Tags

, , , , ,

Gambar

Disebut malam Lailatul Qadar karena pada malam itu Allah SWT muliakan sehingga nilainya menyamai seribu bulan.  Dan Allah juga menetapkan berbagai urusan bagi hamba-hambaNya.  Allah berfirman, yang artinya sebagai berikut.

“Malam kemuliaan itu lebih baik dari seribu bulan.  Pada malam itu turun malaikat-malaikat dan malaikat Jibril dengan izin Tuhannya untuk mengatur segala urusan.  Malam itu (penuh) kesejahteraan sampai fajar.” (QS. Al Qadar, 97 ayat 3-5)

Malam Lailatul Qadar hanya ada 1 kali dalam satu tahun yaitu pada saat bulan Ramadhan, tepatnya salah satu malam pada sepuluh hari terakhir bulan ibadah puasa tersebut.  Sebagaimana Nabi Shallallahu ‘alayhi wasallam, yang artinya sebagai berikut.

“Carilah lailatul qadar pada sepuluh malam terakhir dari bulan Ramadhan.” (Hadist Shahih diriwayatkan oleh Imam Al-Bukhari)

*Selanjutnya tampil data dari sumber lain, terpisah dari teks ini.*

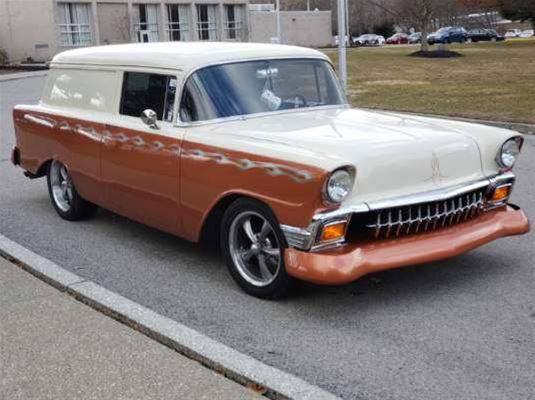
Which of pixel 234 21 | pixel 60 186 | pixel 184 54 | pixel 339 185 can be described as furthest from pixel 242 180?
pixel 234 21

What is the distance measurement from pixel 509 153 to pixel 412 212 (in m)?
1.10

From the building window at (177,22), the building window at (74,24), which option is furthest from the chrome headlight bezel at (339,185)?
the building window at (177,22)

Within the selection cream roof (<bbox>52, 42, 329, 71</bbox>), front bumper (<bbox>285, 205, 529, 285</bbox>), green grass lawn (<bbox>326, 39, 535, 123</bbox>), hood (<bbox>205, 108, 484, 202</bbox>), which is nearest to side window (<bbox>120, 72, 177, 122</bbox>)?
cream roof (<bbox>52, 42, 329, 71</bbox>)

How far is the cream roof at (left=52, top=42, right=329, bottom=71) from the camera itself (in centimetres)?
559

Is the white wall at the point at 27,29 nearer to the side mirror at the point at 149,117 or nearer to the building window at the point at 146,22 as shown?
the building window at the point at 146,22

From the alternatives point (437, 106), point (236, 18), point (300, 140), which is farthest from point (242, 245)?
point (236, 18)

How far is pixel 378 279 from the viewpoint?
17.0ft

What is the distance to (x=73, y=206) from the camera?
7.05 m

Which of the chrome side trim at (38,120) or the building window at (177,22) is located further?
the building window at (177,22)

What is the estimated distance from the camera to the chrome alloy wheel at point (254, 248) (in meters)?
4.81

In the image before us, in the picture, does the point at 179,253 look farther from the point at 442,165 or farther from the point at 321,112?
the point at 442,165

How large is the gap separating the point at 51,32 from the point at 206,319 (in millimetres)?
55687

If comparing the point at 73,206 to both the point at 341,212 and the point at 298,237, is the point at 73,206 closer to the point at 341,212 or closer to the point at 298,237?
the point at 298,237

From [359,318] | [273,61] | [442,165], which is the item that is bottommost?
[359,318]
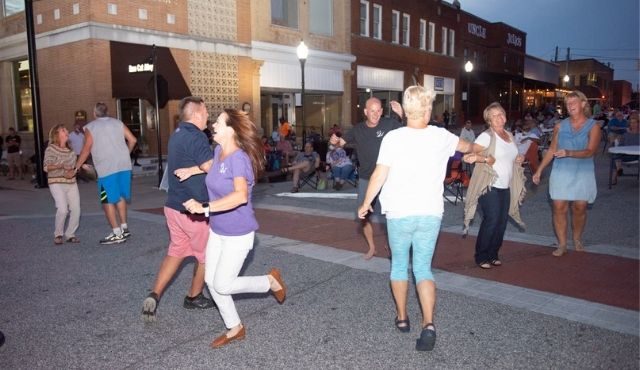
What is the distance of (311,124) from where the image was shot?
90.5 ft

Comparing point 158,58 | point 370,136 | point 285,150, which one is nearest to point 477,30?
point 285,150

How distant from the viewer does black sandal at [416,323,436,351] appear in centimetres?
389

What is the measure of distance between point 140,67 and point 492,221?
13.5 metres

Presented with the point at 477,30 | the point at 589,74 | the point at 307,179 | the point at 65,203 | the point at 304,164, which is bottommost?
the point at 307,179

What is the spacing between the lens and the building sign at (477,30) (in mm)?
42475

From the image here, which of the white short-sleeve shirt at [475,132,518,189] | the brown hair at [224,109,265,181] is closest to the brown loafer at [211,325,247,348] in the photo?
the brown hair at [224,109,265,181]

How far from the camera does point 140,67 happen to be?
1627 centimetres

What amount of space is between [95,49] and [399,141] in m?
15.1

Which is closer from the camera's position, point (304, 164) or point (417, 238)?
point (417, 238)

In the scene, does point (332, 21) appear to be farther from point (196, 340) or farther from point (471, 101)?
point (196, 340)

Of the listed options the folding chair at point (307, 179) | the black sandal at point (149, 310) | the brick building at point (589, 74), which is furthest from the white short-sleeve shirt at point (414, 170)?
the brick building at point (589, 74)

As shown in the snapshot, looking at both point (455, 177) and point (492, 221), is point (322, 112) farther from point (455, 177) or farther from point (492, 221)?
point (492, 221)

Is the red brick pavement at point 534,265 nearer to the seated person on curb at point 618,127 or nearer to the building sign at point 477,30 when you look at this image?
the seated person on curb at point 618,127

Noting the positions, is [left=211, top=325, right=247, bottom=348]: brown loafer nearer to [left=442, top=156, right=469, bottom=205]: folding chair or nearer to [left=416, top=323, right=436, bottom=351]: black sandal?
[left=416, top=323, right=436, bottom=351]: black sandal
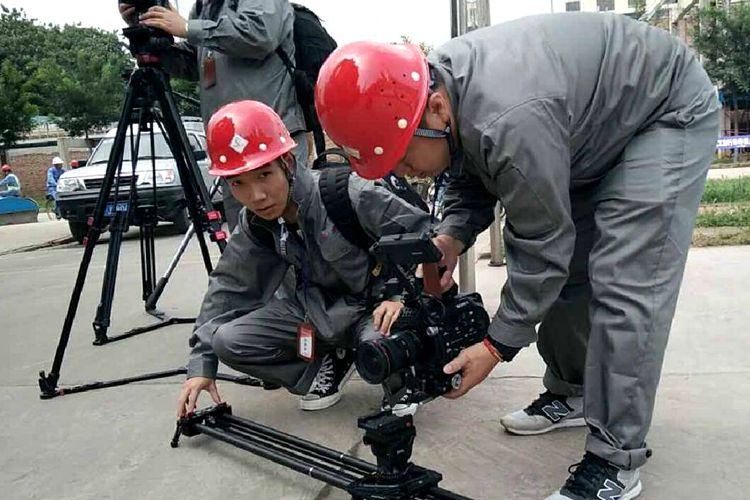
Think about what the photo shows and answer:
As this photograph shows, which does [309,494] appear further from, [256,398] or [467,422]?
[256,398]

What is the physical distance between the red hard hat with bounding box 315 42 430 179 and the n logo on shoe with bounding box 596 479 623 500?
1004 mm

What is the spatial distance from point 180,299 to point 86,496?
3.19 meters

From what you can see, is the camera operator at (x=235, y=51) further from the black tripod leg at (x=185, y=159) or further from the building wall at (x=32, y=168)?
the building wall at (x=32, y=168)

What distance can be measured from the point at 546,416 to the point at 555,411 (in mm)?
37

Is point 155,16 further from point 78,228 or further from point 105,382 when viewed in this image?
point 78,228

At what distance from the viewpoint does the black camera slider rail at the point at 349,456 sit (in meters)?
1.87

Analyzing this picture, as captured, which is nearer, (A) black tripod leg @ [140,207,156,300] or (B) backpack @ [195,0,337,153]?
(B) backpack @ [195,0,337,153]

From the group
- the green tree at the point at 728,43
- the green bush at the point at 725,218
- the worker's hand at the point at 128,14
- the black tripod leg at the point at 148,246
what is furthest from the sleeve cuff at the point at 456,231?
the green tree at the point at 728,43

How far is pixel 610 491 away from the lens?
1989 mm

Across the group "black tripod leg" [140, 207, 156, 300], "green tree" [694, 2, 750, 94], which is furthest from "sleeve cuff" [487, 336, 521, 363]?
"green tree" [694, 2, 750, 94]

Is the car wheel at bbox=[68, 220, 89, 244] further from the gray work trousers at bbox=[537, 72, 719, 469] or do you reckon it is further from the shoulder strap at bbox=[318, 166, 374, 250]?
the gray work trousers at bbox=[537, 72, 719, 469]

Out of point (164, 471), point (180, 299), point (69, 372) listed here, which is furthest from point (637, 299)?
point (180, 299)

Maksud dari Lailatul Qadar adalah malam yang lebih baik dari seribu bulan adalah Allah memberikan kebaikan-kebaikan yang lebih dari kebaikan yang Allah turunkan selama seribu bulan.  Sehingga setiap hamba Allah yang melaksanakan suatu ibadah dengan benar dan hanya mengharapkan keridhaan Allah maka ia mendapatkan kebaikan yang lebih baik dari kebaikan yang mungkin diperolehnya selama seribu bulan di luar lailatul qadar.  Maka, orang-orang yang melewatkan mlam itu tanpa melakukan kebaikan yang Allah ridhai, berarti orang tersebut telah menyia-nyiakan potensi memperoleh kebaikan selama seribu bulan.

Ciri-ciri Lailatul Qadar?  Rasulullah Shallallahu ‘alayhi wasallam bersabda yang artinya sebagai berikut.

“Tandanya adalah metahari terbit pada pagi harinya cerah tanpa sinar.” (Hadist shahih diriwayatkan oleh Imam Muslim)

Sabda Rasulullah Shallallahu ‘alayhi wa sallam lainnya,

“Lailatul Qadar adalah malam yang cerah, tidak panas dan tidak dingin, matahari pada hari itu bersinar kemerahan lemah.” (Hadist diriwayatkan oleh Ibnu Khizaimah yang dishahihkan oleh Nashiruddin Al-Albani)

Tanda kalau kita mendapatkan Lilatul Qadar adalah apabila pada malam itu kita terjaga dan melakukan ibadah, baik shalat, membaca Al-Quran ataupun dzikir; lalu pada pagi harinya kita dapati ciri-ciri di atas maka kemungkinan besar kita telah mendapati lailatul qadar yang penuh kemuliaan tersebut.

Doa yang sebaiknya kita baca pada saat malam Lailatul Qadar adalah seperti doa yang diajarkan Nabi Shallallahu ‘alayhi wa sallam kepada kita untuk dibaca yaitu sebagai berikut.

“Allahumma innaka ‘afuwwun kariim tuhibbul ‘afwa fa’fu ‘anni.” (artinya: Ya Allah, sesungguhnya Engkau Maha Pemaaf lagi Maha Mulia maka maafkanlah aku.)